§ Objective:
Arrange the lines from the one containing "How big is the" through the last line as a Markdown table with the columns Row and Line, leaving out blank lines.

[Spatial reasoning data from images]

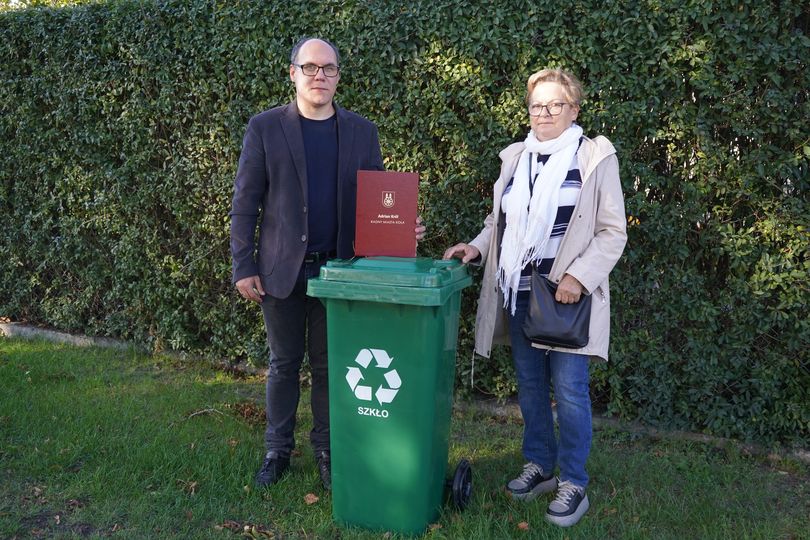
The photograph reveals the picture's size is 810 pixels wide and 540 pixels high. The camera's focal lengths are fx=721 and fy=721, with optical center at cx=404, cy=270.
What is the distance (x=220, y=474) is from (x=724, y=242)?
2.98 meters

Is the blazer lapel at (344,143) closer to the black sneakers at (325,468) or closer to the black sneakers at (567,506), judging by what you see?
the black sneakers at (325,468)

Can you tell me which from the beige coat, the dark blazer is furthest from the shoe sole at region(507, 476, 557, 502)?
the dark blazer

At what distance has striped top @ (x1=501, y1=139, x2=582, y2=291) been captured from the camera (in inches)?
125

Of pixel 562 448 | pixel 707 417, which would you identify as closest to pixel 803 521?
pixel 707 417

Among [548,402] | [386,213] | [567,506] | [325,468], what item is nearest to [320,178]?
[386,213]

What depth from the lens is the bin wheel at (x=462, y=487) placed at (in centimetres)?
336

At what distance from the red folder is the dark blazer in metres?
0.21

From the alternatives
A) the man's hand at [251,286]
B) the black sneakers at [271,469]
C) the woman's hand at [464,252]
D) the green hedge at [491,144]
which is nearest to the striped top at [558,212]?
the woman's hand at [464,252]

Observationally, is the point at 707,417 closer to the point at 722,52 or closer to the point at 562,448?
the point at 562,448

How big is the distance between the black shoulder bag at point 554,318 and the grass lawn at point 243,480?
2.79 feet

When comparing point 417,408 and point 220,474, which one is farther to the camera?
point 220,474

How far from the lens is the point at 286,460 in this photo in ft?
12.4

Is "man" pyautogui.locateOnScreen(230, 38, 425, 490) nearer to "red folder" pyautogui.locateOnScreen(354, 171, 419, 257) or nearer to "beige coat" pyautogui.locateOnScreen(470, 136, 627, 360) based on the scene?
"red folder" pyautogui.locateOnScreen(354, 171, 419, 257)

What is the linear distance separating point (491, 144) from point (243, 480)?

§ Exercise solution:
| Row | Line |
|---|---|
| 1 | How big is the distance between the black shoulder bag at point 554,318 and the grass lawn at point 243,480? |
| 2 | 2.79 feet |
| 3 | When comparing point 417,408 and point 220,474, which one is farther to the camera? |
| 4 | point 220,474 |
| 5 | How far from the lens is the point at 286,460 in this photo in ft? |
| 6 | 12.4 |
| 7 | Is "man" pyautogui.locateOnScreen(230, 38, 425, 490) nearer to "red folder" pyautogui.locateOnScreen(354, 171, 419, 257) or nearer to "beige coat" pyautogui.locateOnScreen(470, 136, 627, 360) based on the scene? |
| 8 | "red folder" pyautogui.locateOnScreen(354, 171, 419, 257) |
| 9 | What is the linear distance separating point (491, 144) from point (243, 480)? |